Given instruction a :: Reproduce the records below without any change, starting at the line with "How much physical" and continuing through the last line of the records.

Extracted text ::
===
# What's an ambiguist?



## JustRob (Jan 16, 2017)

I have found references to ambiguists on the Internet but no explanation there of what an ambiguist actually is. Does anyone know? They appear to be mentioned in theses on semantics and pragmatism which go right over my head but sound as though they could be relevant to writing unambiguously.


----------



## The Fantastical (Jan 16, 2017)

I have no idea... Just spent a good while trying to google them, nothing but vague mentions in political papers and one blog post about them needing to set rules for themselves.


----------



## Bloggsworth (Jan 16, 2017)

Sounds like a neologism. *Ambiguist* _n._  Someone who always issues ambiguous statements. Describes most polititions during the pre-election phase.


----------



## The Fantastical (Jan 16, 2017)

Sounds like most politicians, end of! lol


----------



## Darkkin (Jan 16, 2017)

An individual specialising in supposition without forming a clear opinion or thought of one's own.  Kinda sorta unendingly vague...Denizens of the grey areas.


----------



## JustRob (Jan 16, 2017)

Darkkin said:


> An individual specialising in supposition without forming a clear opinion or thought of one's own.  Kinda sorta unendingly vague...Denizens of the grey areas.



_The Cambridge Handbook of Pragmatics_, a book which no doubt every real writer has to hand but I don't, mentions both ambiguists and those of a different view, who are apparently monoguists. (My spelling checker is currently having a fit.) The terms seem to be used predominantly when discussing how negative the word "not" is. Stating the something is "not true" may imply that it is untrue or that its veracity is indeterminate. Apparently in some languages there's more than one way of saying "not" but not (!) in English as such. Therefore I get the impression that ambiguists are something more precise than you suggest. It seems to be a matter of setting pragmatics against semantics, something that we can easily descend into in these forums.
===
Data records ::
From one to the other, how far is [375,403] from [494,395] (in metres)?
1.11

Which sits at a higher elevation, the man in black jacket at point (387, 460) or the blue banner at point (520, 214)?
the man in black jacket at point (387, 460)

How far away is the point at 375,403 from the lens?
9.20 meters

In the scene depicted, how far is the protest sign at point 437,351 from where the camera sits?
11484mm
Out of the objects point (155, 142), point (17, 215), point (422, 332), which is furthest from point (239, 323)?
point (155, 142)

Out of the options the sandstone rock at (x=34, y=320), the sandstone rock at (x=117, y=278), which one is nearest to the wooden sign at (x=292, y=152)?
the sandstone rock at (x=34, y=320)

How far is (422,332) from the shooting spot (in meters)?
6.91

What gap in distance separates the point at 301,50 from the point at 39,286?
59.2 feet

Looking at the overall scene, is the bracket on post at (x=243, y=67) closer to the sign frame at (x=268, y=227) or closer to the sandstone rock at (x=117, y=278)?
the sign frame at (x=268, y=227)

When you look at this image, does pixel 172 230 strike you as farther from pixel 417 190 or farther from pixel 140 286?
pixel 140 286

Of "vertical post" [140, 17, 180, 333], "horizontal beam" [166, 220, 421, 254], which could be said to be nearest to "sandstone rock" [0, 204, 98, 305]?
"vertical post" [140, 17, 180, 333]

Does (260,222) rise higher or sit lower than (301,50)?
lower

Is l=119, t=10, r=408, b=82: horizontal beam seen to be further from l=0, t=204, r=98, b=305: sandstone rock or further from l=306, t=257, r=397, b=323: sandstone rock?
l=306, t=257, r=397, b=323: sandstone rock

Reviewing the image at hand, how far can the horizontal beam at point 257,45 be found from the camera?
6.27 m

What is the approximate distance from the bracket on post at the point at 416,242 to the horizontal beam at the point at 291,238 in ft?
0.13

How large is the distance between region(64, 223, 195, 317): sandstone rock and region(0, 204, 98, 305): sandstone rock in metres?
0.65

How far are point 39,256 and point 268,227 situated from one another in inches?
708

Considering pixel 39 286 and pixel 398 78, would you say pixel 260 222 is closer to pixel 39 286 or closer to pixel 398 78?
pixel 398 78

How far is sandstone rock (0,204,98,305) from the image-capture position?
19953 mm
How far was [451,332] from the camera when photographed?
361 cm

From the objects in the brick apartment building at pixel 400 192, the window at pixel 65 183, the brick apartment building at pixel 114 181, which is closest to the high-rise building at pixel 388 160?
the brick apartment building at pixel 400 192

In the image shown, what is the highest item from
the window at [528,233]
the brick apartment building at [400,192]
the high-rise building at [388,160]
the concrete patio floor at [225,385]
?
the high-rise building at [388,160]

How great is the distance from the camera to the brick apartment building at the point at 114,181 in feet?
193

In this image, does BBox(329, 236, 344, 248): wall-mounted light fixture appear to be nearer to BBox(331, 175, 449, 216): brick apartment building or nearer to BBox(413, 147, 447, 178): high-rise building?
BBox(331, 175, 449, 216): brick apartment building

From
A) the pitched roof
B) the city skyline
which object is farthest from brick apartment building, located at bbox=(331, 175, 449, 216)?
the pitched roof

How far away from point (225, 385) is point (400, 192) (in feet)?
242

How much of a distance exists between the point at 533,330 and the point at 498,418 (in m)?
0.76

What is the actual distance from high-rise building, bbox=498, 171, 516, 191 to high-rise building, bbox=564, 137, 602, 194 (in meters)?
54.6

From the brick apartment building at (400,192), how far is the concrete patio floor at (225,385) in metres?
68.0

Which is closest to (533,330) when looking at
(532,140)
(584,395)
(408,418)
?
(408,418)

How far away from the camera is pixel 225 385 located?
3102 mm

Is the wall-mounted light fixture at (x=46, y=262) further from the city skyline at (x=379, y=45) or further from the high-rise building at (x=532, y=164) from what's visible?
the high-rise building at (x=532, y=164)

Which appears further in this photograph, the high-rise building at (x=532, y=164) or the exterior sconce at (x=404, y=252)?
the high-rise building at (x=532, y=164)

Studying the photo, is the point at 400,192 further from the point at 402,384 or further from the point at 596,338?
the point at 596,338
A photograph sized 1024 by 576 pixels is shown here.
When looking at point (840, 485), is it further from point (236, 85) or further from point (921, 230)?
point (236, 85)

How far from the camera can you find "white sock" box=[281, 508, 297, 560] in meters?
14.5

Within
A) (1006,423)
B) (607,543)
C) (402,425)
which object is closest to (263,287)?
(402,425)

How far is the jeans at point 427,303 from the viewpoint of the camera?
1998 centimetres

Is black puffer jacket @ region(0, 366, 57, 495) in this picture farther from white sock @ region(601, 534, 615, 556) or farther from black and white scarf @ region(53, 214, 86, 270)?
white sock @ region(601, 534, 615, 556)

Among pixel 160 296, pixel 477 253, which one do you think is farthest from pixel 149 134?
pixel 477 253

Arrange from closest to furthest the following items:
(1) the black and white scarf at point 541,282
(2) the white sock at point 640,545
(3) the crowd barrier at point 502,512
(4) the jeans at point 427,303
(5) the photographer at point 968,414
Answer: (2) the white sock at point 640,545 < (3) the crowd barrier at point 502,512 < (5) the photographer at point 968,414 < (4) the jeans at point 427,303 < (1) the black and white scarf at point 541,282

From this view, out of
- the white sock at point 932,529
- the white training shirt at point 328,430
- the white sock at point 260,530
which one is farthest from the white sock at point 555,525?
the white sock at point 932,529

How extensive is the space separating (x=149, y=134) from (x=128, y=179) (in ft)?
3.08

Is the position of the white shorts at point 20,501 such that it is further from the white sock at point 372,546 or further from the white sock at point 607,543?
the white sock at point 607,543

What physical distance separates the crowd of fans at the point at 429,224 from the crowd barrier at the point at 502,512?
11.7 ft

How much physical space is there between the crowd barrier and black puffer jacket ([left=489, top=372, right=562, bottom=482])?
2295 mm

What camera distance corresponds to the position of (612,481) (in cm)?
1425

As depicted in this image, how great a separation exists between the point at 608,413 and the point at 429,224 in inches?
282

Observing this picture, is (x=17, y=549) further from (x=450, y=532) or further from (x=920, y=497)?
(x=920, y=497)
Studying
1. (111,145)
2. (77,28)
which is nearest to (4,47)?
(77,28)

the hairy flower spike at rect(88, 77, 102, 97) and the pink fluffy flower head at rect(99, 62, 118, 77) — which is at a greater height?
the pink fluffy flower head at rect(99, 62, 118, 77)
===
Given instruction b :: Transcribe the forum thread on the word "ambiguist" above word for word, from "I have no idea..." to "rules for themselves.".

Task answer a ::
How much physical space is there between the crowd barrier and black puffer jacket ([left=489, top=372, right=562, bottom=482])?
2295 mm

What camera distance corresponds to the position of (612,481) (in cm)?
1425

As depicted in this image, how great a separation exists between the point at 608,413 and the point at 429,224 in inches?
282

Observing this picture, is (x=17, y=549) further from (x=450, y=532) or further from (x=920, y=497)?
(x=920, y=497)
Studying
1. (111,145)
2. (77,28)
which is nearest to (4,47)?
(77,28)

the hairy flower spike at rect(88, 77, 102, 97) and the pink fluffy flower head at rect(99, 62, 118, 77) — which is at a greater height?
the pink fluffy flower head at rect(99, 62, 118, 77)

Task answer b ::
I have no idea... Just spent a good while trying to google them, nothing but vague mentions in political papers and one blog post about them needing to set rules for themselves.